<<<<

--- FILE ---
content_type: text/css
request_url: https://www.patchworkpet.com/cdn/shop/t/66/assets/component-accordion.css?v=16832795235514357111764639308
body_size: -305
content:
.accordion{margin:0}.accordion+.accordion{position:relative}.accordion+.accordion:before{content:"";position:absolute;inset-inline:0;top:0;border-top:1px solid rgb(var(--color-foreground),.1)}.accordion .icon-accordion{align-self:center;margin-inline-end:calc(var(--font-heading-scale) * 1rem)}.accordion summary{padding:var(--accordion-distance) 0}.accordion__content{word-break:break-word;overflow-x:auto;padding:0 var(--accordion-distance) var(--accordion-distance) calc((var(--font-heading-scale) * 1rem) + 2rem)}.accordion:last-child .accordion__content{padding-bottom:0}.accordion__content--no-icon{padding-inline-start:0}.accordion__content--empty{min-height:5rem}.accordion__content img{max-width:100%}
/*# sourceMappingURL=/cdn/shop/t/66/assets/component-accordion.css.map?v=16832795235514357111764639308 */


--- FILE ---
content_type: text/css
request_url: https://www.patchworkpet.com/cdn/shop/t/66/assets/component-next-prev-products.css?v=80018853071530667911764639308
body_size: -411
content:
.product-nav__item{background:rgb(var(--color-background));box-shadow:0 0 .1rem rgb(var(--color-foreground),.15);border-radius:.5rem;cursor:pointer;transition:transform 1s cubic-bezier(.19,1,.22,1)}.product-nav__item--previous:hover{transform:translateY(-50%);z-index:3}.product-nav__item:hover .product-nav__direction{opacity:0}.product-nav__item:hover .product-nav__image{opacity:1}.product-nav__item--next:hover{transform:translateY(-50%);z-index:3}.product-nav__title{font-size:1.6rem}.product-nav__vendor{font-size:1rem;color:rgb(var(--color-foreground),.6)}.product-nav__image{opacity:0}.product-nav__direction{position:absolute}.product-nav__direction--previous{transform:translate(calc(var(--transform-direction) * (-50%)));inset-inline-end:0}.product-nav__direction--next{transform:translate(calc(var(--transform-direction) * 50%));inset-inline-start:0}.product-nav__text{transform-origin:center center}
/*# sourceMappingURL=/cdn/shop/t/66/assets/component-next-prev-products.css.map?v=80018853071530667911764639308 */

>>>>

◆ Exercise goal: Copy here each line of the preceding records with "patchworkpet" in it.

◆ Solution below:
request_url: https://www.patchworkpet.com/cdn/shop/t/66/assets/component-accordion.css?v=16832795235514357111764639308
request_url: https://www.patchworkpet.com/cdn/shop/t/66/assets/component-next-prev-products.css?v=80018853071530667911764639308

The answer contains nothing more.